A. guttatus is easily differentiated from other members of the A. ischnosoma group by a slender (vs. moderately thick) humeral process (maximum width 10.0-11.8% its length vs. 13.2-18.4). A. mahakamensis is differentiated from other members of its group by a rounded (vs. angular) anterior margin of the anal fin, and a more slender body. A. septentrionalis can be differentiated by members of the A. ischnoma group by a smaller dorsal to adipose distance (4.4-5.7% standard length vs. 6.2-9.8), fewer branchiostegal rays (4 vs. 5-6) and an almost uniformly cream colour pattern with few very small brown spots (vs. a variegated colour pattern with numerous brown patches). A. strigosus can be differentiated from members of the A. ischnosoma species group by a rounded (vs. angular) posterior margin of the adipose fin and a more slender body; the genital papilla in male A. strigosus is also morphologically different from other members of its species group (short and thick vs. long and thin). A. ischnosoma is distinguished from other members of the A. ischnosoma group by a greater distance between the dorsal fin and adipose fin (9.0-10.1% SL vs. 4.4-8.7) and a greater exposure of the premaxillary teeth when the mouth is closed (one-third vs. less than one-fifth to none). A. gyrinus can be distinguished from its congeners by a concave posterior margin of the pectoral fin.

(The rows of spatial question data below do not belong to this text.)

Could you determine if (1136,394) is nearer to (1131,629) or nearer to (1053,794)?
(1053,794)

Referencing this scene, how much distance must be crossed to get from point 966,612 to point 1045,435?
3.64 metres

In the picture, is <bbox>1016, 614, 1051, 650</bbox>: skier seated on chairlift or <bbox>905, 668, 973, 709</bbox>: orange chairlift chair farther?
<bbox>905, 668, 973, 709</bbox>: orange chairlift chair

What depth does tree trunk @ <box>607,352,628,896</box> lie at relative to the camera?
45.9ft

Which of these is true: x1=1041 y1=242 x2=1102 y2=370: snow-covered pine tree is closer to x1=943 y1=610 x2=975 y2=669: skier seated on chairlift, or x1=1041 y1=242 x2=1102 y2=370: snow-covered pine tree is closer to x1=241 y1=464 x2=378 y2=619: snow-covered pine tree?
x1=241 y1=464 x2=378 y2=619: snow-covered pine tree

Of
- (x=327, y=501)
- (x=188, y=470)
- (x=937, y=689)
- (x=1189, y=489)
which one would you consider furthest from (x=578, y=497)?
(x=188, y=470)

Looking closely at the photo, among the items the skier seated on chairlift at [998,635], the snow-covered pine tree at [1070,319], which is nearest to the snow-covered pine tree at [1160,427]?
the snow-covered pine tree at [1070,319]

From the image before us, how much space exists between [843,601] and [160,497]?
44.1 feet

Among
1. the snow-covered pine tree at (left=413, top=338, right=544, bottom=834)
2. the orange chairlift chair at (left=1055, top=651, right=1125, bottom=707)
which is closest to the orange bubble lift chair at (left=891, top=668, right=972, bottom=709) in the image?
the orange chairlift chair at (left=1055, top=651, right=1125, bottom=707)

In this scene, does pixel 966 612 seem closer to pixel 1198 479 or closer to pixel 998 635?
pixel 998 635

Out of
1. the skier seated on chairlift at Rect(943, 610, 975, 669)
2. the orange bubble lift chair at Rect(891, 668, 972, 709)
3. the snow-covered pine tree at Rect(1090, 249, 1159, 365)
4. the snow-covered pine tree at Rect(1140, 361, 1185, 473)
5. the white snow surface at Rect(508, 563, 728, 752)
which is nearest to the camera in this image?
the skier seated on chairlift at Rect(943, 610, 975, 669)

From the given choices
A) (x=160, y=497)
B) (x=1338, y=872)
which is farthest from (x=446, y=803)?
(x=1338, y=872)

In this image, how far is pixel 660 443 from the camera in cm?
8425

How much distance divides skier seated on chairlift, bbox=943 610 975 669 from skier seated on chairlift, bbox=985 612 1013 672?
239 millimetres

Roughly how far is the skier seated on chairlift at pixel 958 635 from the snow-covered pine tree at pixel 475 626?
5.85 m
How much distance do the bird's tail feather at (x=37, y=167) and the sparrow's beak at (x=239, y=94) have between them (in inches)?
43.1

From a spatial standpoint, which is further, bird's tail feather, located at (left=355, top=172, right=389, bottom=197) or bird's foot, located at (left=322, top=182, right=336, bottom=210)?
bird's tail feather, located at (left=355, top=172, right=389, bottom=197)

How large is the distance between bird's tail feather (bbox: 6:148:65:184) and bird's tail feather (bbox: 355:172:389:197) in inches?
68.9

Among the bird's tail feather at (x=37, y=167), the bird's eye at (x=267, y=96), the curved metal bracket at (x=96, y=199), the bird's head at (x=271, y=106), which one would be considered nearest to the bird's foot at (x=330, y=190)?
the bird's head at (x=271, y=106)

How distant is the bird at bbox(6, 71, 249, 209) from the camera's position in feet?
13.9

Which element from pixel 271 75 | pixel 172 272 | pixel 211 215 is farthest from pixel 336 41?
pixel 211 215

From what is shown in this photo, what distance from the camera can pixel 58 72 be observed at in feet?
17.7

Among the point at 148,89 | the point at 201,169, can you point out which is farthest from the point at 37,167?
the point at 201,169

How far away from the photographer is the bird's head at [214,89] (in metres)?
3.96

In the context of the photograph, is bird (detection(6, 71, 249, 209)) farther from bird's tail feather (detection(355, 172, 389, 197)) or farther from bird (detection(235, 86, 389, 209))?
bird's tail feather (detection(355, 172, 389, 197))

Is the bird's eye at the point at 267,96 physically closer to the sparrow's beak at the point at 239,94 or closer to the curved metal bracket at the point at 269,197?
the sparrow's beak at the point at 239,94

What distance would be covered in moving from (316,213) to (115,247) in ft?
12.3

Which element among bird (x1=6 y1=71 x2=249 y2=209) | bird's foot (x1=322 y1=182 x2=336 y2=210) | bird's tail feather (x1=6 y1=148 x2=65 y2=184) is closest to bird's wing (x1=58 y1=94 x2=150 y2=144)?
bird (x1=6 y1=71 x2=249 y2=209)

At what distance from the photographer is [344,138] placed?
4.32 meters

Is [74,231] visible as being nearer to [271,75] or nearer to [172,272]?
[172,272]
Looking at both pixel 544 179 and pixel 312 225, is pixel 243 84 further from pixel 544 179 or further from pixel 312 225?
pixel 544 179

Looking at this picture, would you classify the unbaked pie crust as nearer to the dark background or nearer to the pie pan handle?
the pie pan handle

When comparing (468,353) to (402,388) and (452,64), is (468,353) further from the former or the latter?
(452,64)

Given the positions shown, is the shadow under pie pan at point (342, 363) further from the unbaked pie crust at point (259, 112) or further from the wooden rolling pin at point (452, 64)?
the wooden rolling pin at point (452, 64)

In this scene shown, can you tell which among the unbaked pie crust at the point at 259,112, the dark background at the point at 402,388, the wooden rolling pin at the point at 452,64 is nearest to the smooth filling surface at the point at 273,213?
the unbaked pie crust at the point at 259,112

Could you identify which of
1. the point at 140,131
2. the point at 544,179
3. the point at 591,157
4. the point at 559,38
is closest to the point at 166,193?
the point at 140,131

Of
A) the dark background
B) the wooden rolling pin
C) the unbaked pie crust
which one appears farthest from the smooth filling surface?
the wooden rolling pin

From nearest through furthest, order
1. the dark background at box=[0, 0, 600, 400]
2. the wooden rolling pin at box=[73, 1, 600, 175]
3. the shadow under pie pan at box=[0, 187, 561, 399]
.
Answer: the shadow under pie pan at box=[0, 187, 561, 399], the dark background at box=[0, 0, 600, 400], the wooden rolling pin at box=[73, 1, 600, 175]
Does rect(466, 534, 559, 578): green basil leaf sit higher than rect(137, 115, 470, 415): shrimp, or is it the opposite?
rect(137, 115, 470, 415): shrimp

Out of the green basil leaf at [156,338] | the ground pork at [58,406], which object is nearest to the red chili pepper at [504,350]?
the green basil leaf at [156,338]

A. chamaeleon can be differentiated from other members of the A. rugosus species group by shorter nasal barbels (1.0-6.0% length of the head vs. 6.5-23.9), wide-set eyes (distance between eyes 38.9-47·5% length of the head), and a head with gently sloping lateral margins and a broadly rounded snout when viewed dorsally. A. falcifer can be differentiated from other members of the species group by an adipose fin with a rounded (vs. angular) posterior margin and a longer dorsal-fin base (10.8-13.1% standard length vs. 7.9-10.5); generally the colour pattern of A. falcifer is also different in having many small blotches (vs. few large blotches) of various shades of brown, with many small dark brown spots (vs. no spots) on the dorsal surfaces of the head. Both A. falcifer and A. pachyderma lack serrations on the pectoral spine, but the two species can be separated based on their colouration (cream with numerous small blotches of various shades of brown in A. falcifer vs. overall cream in A. pachyderma) and the shape of the posterior margin of the adipose fin. A. pachyderma can be differentiated by its colouration (overall cream vs. generally dark brown with many irregular patches of light brown) and, except for A. falcifer, lack (vs. presence) of serrations on the posterior edge of the pectoral spine. A. rugosus differs from A. chamaeleon in having longer nasal barbels (6.5-15.6% head length vs. 1.0-6.0) and a head with steeply sloping (vs. gentlysloping) lateral margins and a convex (vs. broadly rounded) snout when viewed dorsally; from A. falcifer in having an adipose fin with an angular (vs. rounded) posterior margin; from A. pachyderma in its colouration (generally dark brown with many irregular patches of light brown vs. overall cream) and the presence (vs. lack) of serrations on the posterior edge of the pectoral spine.

== Species ==
- Acrochordonichthys chamaeleon (Vaillant, 1902)
- Acrochordonichthys falcifer Ng & Ng, 2001
- Acrochordonichthys guttatus Ng & Ng, 2001
- Acrochordonichthys gyrinus Vidthayanon & Ng, 2003 (Falcate chameleon catfish)
- Acrochordonichthys ischnosoma Bleeker, 1858
- Acrochordonichthys mahakamensis Ng & Ng, 2001
- Acrochordonichthys pachyderma Vaillant, 1902
- Acrochordonichthys rugosus (Bleeker, 1846)
- Acrochordonichthys septentrionalis Ng & Ng, 2001 (Maeklong chameleon catfish)
- Acrochordonichthys strigosus Ng & Ng, 2001

==Ecology==
The axillary pore (or porus pectoralis) lying just below the humeral process in Acrochordonichthys is unusually large, and produces a milky-white mucus-like secretion when the fish is severely disturbed. The exact function of this secretion is unknown, but it has ichthyocidal properties. This secretion may therefore be defensive in nature.